======== EXTRACTED DATA

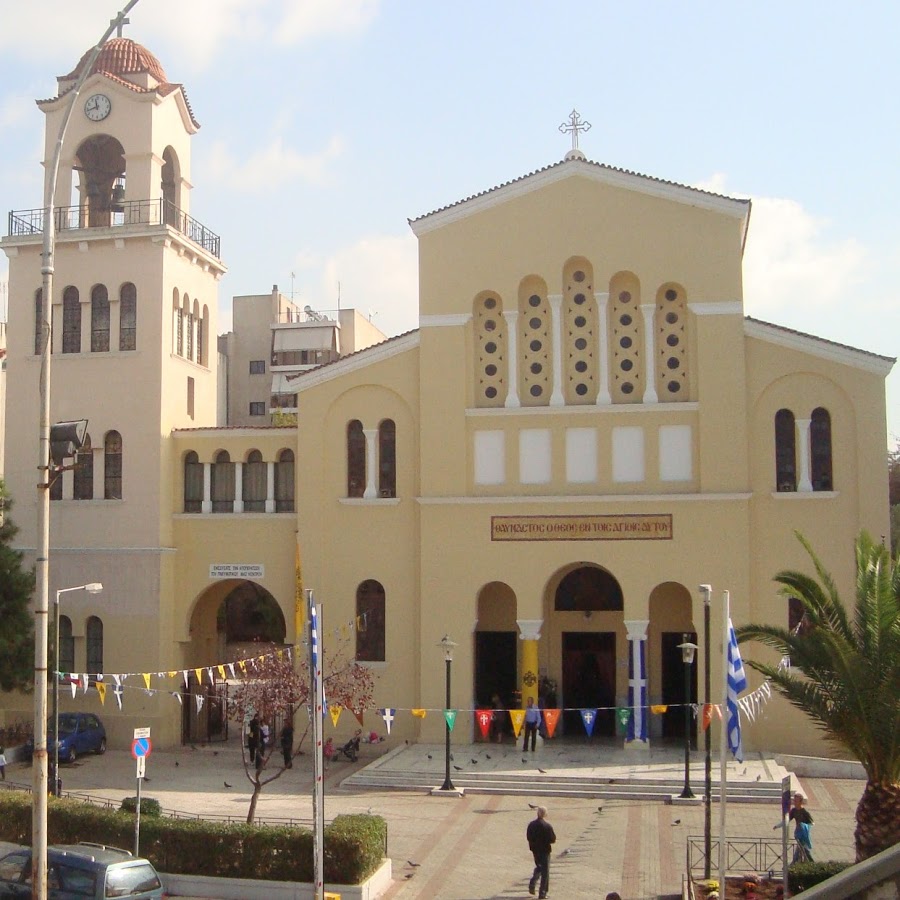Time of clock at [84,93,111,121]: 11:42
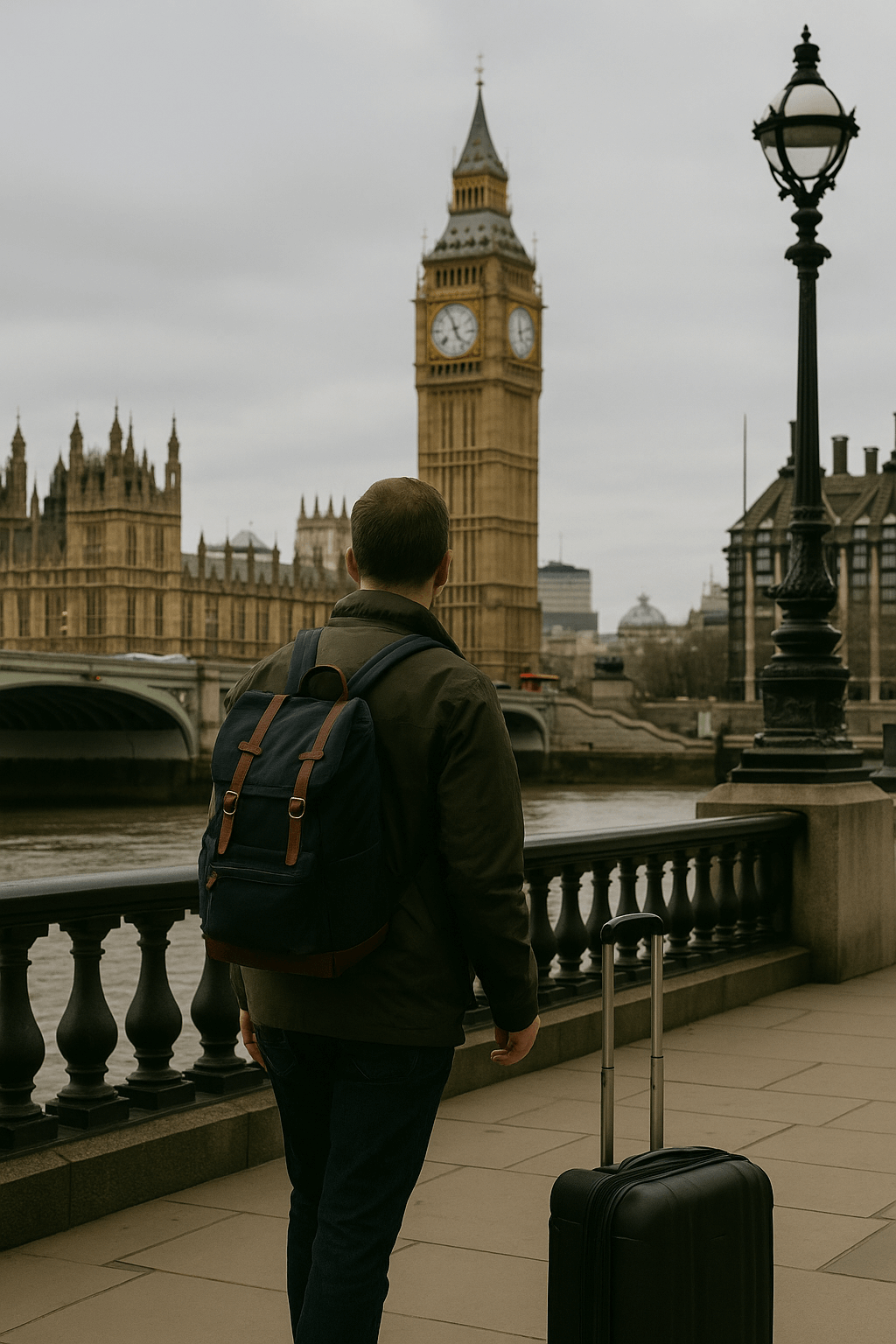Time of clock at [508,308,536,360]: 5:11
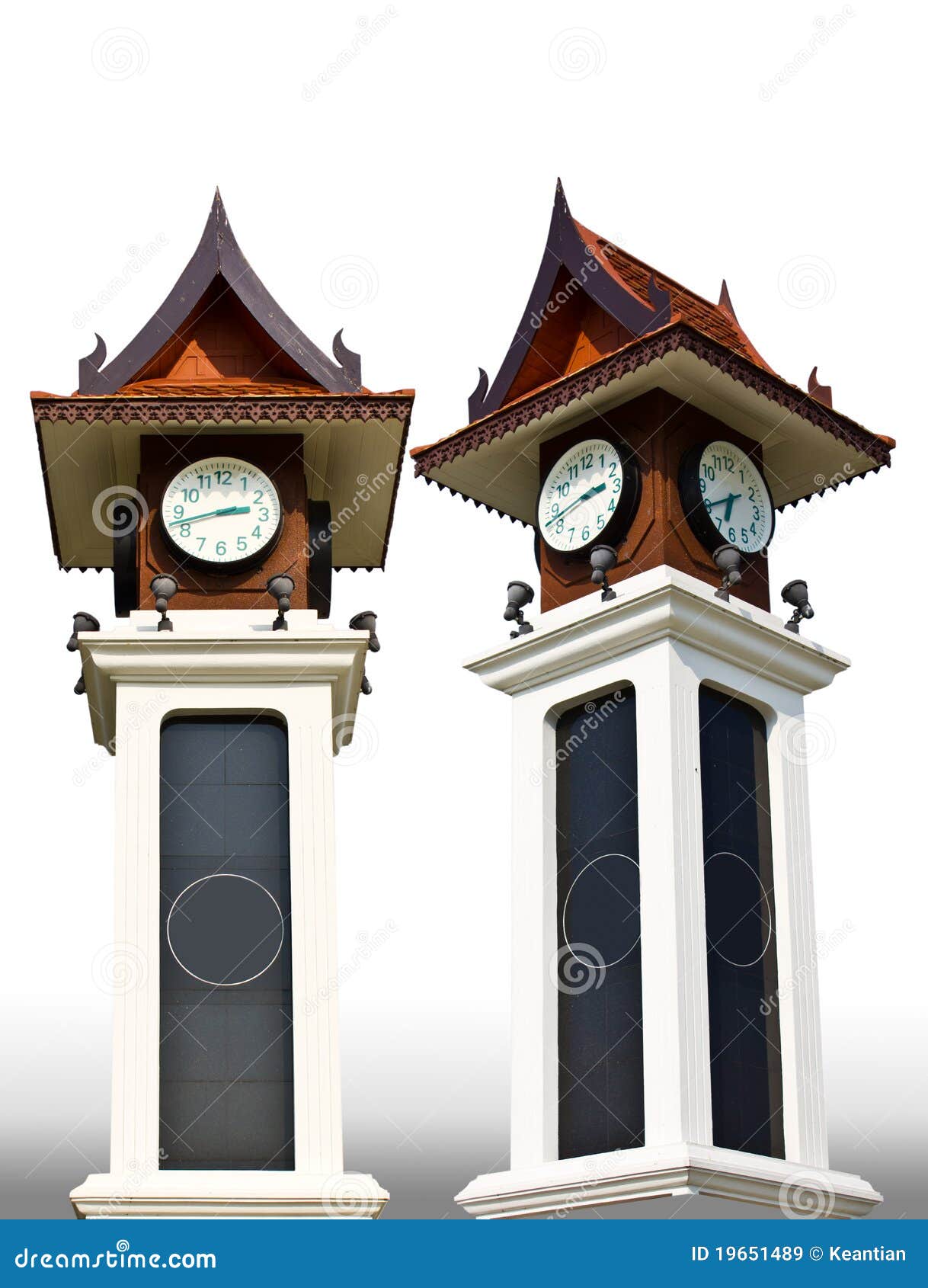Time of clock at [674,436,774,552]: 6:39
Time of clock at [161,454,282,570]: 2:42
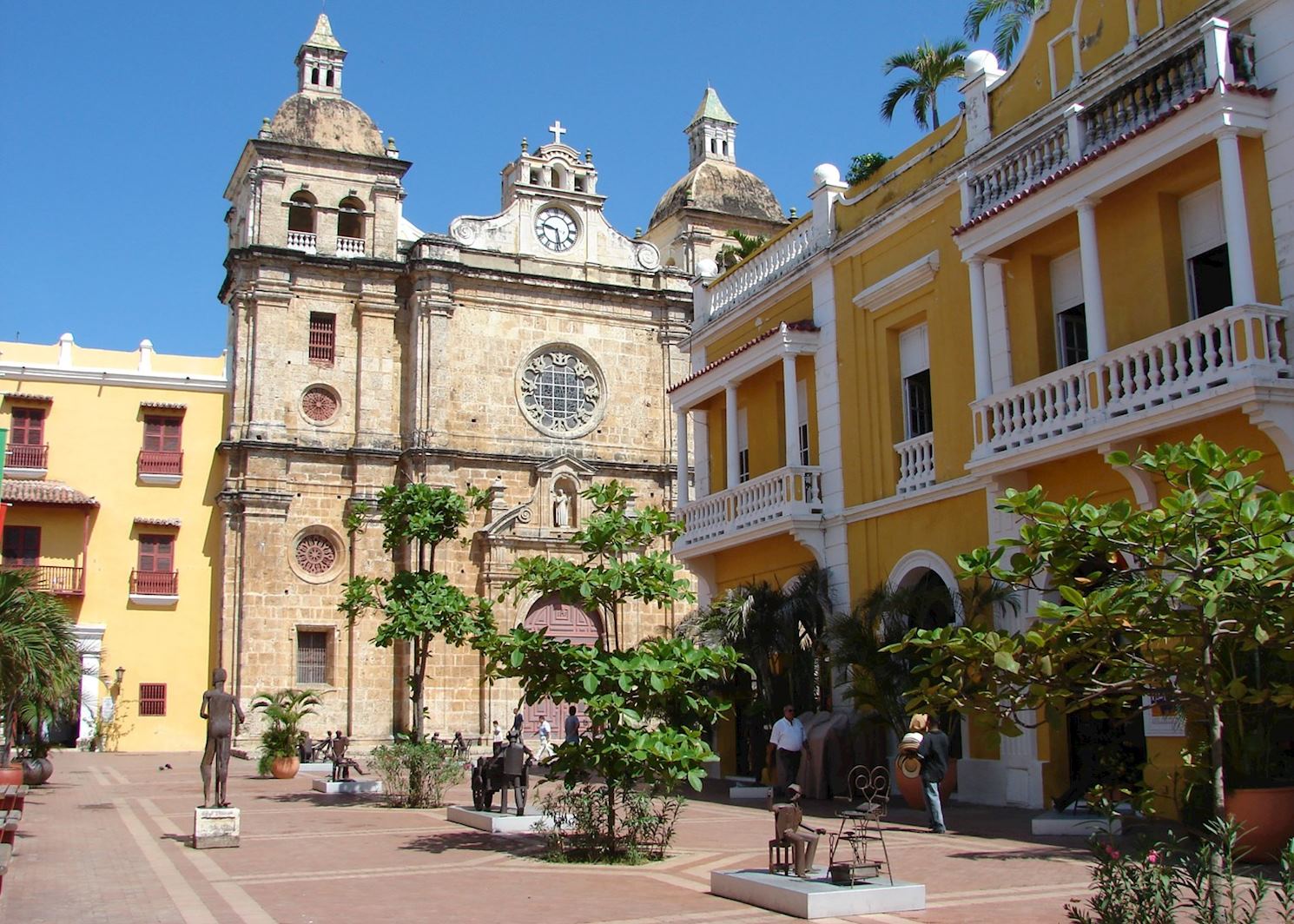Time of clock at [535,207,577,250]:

================

Update the data above by replacing "clock" with "watch" in every line and leaving everything else unchanged. Omit the pictures from your answer.

FULL ANSWER:
Time of watch at [84,93,111,121]: 11:42
Time of watch at [508,308,536,360]: 5:11
Time of watch at [674,436,774,552]: 6:39
Time of watch at [161,454,282,570]: 2:42
Time of watch at [535,207,577,250]:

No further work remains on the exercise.